Actually, he says, he started working his way into the job back in November, before his appointment was publicly announced. it gave him the opportunity to work with his predecessor, Bruce Rodgers, and the rest of the Hermitage staff and its board behind the scenes before officially taking the reins.
Now, after a couple of weeks on the job, it’s time to step out as the face of the retreat.
He knows people have been curious about him. Some of it is out of comparison to Rodgers, who was the Hermitage’s first and, until now, only artistic director. The difference that jumps out first is that, at 36, Sandberg is just a little over half Rodgers’ age, — literally the next generation.
He’s made the most of those years. Sandberg is a Yale University graduate, with a degree in English and theater studies. He’s an accomplished director, writer, producer and “lapsed actor,” as he puts it. When he was 25, he became one of the youngest producers to win a Tony Award, for a revival of “Hair.” He’s gone on to collect several other awards and nominations for other productions in New York and London.
Most of that was in the press release when his appointment was announced. Sandberg says the question he’s hearing most is, with all that going for him, why take the job at the Hermitage? The way some people ask, he says, it sounds like they think he’s retiring.
“I'm not moving here to take this job to slow anything down,” Sandberg says. He knew he wasn’t coming to a sleepy retirement community, but to a city with an exciting arts scene and a community that strongly supports it.
He fully intends to continue his theatrical career. He’s already signed on to direct a play in Jupiter, Fla. in the spring.
“One of the things I said upon arrival to my team and my board was, listen, I love being in a rehearsal room too,” Sandberg says. “And I'm not prepared to give that up in perpetuity. I'm still keeping my hand on the pulse of the theater world, but I think there's a way to do that and marry it with the full time nature of this job.”
In fact, he says, he thinks he’ll be able to do his job at the Hermitage better doing it from the perspective of fellow artist.
Make no mistake, he says, his priority will be the Hermitage. One natural trait that Sandberg and Rodgers seem to share is that they are both artistic-minded people who also have a head for organizing and running creative ventures.
“I’ve always enjoyed wearing multiple hats on the creative and business side, and developing new work is my passion,” he says. To run an organization like this, what could be more satisfying?
The Hermitage Artist Retreat has done tremendously well in establishing its reputation as a retreat, Sandberg says. But the danger with success is stagnation.
“I think everyone involved with the organization, including my predecessor and as well as the current staff and the current board all recognize that this is an opportunity and a time for ‘chapter two,’” Sandberg says.

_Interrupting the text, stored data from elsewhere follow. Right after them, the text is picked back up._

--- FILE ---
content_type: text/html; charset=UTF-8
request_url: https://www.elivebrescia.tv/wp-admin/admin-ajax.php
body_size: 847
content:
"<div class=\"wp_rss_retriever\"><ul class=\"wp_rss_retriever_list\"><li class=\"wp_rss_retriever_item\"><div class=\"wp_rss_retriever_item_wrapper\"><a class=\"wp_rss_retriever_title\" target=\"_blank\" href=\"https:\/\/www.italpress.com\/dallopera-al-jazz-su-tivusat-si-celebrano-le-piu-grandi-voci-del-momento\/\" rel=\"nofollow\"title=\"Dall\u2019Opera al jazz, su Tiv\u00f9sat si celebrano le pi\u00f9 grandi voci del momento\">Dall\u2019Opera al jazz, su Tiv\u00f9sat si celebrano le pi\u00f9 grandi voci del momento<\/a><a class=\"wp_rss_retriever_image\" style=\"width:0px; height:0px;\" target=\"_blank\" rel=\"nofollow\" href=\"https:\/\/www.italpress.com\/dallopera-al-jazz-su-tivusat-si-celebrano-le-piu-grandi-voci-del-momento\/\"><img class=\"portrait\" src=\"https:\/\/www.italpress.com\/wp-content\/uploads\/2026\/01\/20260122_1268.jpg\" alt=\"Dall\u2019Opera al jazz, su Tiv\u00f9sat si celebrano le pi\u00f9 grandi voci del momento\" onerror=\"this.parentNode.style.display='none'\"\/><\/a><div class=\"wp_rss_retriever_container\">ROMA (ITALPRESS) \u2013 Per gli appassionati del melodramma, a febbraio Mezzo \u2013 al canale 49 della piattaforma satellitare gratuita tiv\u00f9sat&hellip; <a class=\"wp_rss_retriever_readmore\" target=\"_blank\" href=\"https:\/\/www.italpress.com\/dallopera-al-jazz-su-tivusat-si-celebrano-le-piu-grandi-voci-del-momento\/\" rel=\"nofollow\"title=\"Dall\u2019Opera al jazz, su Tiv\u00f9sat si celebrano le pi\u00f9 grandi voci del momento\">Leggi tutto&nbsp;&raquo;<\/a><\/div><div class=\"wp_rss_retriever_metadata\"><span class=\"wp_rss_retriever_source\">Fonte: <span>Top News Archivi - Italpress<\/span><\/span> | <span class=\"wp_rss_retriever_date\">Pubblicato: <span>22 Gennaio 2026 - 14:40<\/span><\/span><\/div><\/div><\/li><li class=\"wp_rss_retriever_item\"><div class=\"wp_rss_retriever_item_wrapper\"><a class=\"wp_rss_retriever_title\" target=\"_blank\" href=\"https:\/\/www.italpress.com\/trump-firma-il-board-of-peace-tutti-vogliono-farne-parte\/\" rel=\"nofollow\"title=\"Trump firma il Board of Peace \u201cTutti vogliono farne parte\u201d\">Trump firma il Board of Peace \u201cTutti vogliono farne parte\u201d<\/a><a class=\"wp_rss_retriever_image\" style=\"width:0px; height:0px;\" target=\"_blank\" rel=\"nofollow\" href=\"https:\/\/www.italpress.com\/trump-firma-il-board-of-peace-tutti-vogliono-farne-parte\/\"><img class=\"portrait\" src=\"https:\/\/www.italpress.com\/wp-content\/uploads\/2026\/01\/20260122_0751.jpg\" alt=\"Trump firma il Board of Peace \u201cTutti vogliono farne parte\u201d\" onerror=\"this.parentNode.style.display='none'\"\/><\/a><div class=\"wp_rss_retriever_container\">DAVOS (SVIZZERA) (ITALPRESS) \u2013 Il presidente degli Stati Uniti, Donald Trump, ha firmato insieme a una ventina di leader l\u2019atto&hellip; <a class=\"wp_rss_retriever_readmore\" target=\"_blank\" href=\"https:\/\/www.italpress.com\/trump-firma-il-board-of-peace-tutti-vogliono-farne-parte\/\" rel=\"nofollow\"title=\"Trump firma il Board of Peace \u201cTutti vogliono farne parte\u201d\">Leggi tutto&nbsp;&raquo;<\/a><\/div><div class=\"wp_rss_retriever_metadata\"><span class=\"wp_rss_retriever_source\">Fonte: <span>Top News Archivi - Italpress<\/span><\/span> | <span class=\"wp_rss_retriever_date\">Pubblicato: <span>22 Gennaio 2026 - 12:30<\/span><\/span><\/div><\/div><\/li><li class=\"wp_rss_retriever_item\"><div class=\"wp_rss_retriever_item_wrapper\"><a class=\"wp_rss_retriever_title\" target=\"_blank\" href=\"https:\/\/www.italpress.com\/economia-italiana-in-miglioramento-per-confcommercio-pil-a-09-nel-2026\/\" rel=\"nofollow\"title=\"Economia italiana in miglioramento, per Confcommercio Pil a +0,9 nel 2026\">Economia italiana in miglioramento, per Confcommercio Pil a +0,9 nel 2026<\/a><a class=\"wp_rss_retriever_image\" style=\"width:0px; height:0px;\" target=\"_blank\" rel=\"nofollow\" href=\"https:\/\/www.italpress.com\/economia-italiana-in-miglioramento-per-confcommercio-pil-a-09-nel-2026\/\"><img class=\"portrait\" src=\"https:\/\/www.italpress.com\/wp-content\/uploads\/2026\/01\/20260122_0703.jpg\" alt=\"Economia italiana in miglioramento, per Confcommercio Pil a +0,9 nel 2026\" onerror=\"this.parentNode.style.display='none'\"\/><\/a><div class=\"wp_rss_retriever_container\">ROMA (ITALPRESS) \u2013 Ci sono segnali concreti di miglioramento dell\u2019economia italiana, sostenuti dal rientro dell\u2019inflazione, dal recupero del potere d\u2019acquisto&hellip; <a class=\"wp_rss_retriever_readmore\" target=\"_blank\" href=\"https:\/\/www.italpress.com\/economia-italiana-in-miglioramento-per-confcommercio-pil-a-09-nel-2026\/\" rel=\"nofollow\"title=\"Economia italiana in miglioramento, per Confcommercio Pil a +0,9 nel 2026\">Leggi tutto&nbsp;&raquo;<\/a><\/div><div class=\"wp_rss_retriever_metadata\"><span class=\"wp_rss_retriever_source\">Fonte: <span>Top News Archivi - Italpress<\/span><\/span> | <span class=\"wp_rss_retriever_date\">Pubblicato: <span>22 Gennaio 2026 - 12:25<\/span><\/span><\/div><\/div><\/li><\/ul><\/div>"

That doesn’t mean some pull-the-rug clean sweep, but a time to reassess and recalibrate.
But there was one thing that Sandberg want to jump on right away. Locally, people know of the Hermitage. But instead of thinking of it just as a remote, isolated patch of reconstituted Old Florida, he wants people to see how interactive the retreat is with the community.
“The level of artists that we're bringing into Sarasota is extraordinary,” Sandberg says. “We want to make it clear that we're serving the full county. I think it's important that we clarify that though we are an artist retreat, we are not reclusive from the service of the community.”
That is why he decided on having the two receptions, north and south.
Sure, Sandberg says, people are interested in him, for the time being anyway. He wants people to see he plans to be an active, visible member of the arts community. But he wanted to share his coming out party. What’s more important to him is resetting the Hermitage Artists Retreat’s image so that it is also seen from now on as an active, visible member of the arts community.
They say you don’t get a second chance to make a first impression. That's true, but you can always keep making new impressions, too.